The other reason for that is that it’s only a tiny sliver of the whole bailout picture. The real burden carried by the government and the Fed comes from the various anonymous bailout facilities — the TALF, the PPIP, the Maiden Lanes, and so on. The losses from the Fed’s purchase of distressed/crap Bear Stearns assets (Maiden Lane I) and AIG assets (MaidenLanes II and III) alone were as recently as late July calculated in the $8.6 billion range, and even that number is very conservative. Then there’s the trillion or so dollars that the Fed used on buying up mortgage-backed securities and Treasuries; we don’t know what their market value is now. And there are untold trillions more the Fed has loaned out in the last 18 months and which we are not likely to find out much about, unless the recent court ruling green-lighting Bloomberg’s FOIA request for those records actually goes through.

5 Comments

  • By rogerr, 1 September, 2009 @ 11:20 am

    Read, also, Dean Baker’s piece in the Guardian. http://www.guardian.co.uk/commentisfree/cifamerica/2009/aug/31/banking-profits-us-economy He presses on a point I’ve been making over and over again myself, which is that the Fed is playing a game by loaning banks money at such a low rate of interest that they can double the money by loaning it back to the U.S.- buying treasuries - at twice the interest. It is simply welfare for the wealthiest.

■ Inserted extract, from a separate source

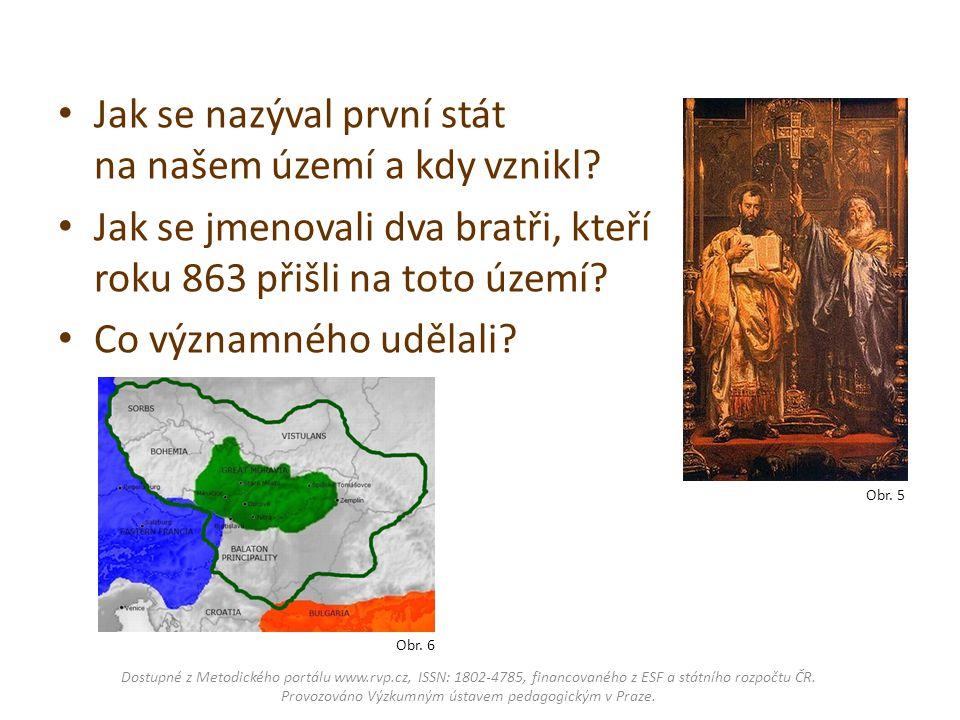 Obr. 6 Jak se nazýval první stát na našem území a kdy vznikl? Jak se jmenovali dva bratři, kteří roku 863 přišli na toto území? Co významného udělali?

  • By JCD, 1 September, 2009 @ 1:29 pm

    Thanks for the tip roger; that’s a good piece too.

    In my next life maybe I will be a moneylender.

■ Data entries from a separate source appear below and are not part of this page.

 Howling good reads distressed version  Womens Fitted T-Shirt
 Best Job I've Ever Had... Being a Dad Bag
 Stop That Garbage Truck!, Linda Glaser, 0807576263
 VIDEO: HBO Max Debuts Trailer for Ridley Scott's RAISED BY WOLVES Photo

  • By Bruce Webb, 1 September, 2009 @ 4:17 pm

    Well I find it interesting that the Ethisphere TARP Index referenced has not been updated since Jun 19th even while it was updated somewhat regularly prior to that. It is a funny kind of ‘Index’ that takes a snapshot in time and leaves it at that.

    I don’t believe in taking the Rebecca of Sunnybrook Farms approach of thinking everything is shiny and bright, but then I don’t think we should be Henny Penny either. Really I don’t see what June 19th data tells us given the change in stock values in the two and a half months since. And yes I know the Dow is volatile, but it was on June 19th as well, you calculate with the data you have.

    What is the value of the Ethisphere TARP Index today? You don’t know because they are not reporting it. Which is a little curious, the whole point of an index is to track change over time.

  • By JCD, 2 September, 2009 @ 10:03 am

    The stop in coverage is probably tied to the media’s broader turning away of attention from the TARP. The news-cycle seems to act as a great pressure release valve: there is a moment, that lasts for as long as necessary, of violent outpouring of sentiment, which is channeled, and then something else gradually replaces it.

    I am sure that info on the TARP’s market value is available, however. Perhaps not.

  • By rogerr, 2 September, 2009 @ 11:04 pm

    I don’t think the value here is so directly connected to the stock market - because the stock market has not really been out of range of what it was in June. You should refer to the last reasonable assessment - and you should certainly ask, if your source at the Fed pushes numbers on you, well, this is just part of the portfolio. What does that fascinating 160 billion dollar investment in AIG look like? And how about the toxic auction - seemingly, since June in fact, there seems to be little action for it at all. Why do you think that is? And among those toxic assets, are there, perhaps, loans on commercial properties?

    So one would think a reporter would ask.